This is how I feel. Just shut up and enjoy your spoils from the glorius sub prime market. Seems like all the people who wanted to live a more grand existence by getting funky loans helped this hypocrite achieve great wealth.
Indeed.
It is an especially offensive condescension that comes from those hypocrites who, laying their head down on a hill of hundred-dollar bills, preach to us about how unimportant money is, how we should be happy with what we have, not strive for material gain, that we need to find an inner, spiritual peace and balance. It is especially egregious when they use that wealth to alleviate their own sense of hyper-materialism by backing and imposing upon the “little people” legislation that strips them of their material possessions even as we struggle to maintain our jobs, our homes, and give up any dream of retiring and face the grim possibility of working until we drop dead in order to maintain this “too extravagant existence” of ours.
While I’m not a fan of the French Revolution and view it as diametrically opposed to the American Revolution in that it ushered in France’s age of socialism, we are witnessing in this phase of U.S. history a near repetition of France’s history with the flagrant collusion of the governing aristocracy/oligarchy to make the richest even richer and more powerful and doing so at the expense of the middle class.
While I loathe that aspect of French history that was marked by the guillotine, I can understand how people can be pushed into that decrepit level of blood-lust.
This guy made his wealth on the misery or millions.
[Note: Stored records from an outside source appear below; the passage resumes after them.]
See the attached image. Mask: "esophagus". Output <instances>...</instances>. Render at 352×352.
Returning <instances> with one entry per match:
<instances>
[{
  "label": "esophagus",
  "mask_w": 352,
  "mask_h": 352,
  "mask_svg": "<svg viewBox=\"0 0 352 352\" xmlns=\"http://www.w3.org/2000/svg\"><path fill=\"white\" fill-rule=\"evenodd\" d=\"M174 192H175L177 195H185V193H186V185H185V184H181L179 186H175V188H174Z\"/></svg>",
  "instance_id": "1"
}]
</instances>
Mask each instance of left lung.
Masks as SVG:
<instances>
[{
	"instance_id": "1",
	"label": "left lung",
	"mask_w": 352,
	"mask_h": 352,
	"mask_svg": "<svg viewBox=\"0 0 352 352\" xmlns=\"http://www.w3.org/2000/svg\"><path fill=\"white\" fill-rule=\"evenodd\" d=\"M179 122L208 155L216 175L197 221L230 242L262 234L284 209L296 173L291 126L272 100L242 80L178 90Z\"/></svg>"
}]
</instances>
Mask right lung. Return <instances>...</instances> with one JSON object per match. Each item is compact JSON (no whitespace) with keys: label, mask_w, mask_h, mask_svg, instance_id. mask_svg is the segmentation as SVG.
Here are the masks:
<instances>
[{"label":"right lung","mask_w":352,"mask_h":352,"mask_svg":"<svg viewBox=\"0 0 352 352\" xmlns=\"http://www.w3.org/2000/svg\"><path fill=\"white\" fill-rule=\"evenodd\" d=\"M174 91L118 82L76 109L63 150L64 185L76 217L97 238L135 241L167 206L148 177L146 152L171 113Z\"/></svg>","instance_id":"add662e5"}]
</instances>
If he had made it by inventing a new and revolutionary product, manufacturing, providing something that contributes to the great good, I would agree with you. But the way this guy made his money you are way to forgiving and very much wrong.
I guess the term: “Embarrassment of Riches” has fallen out of favor.
Camel, meet eye of needle.
I don’t have any problem with his wealth either. It’s his hypocrisy that I don’t like.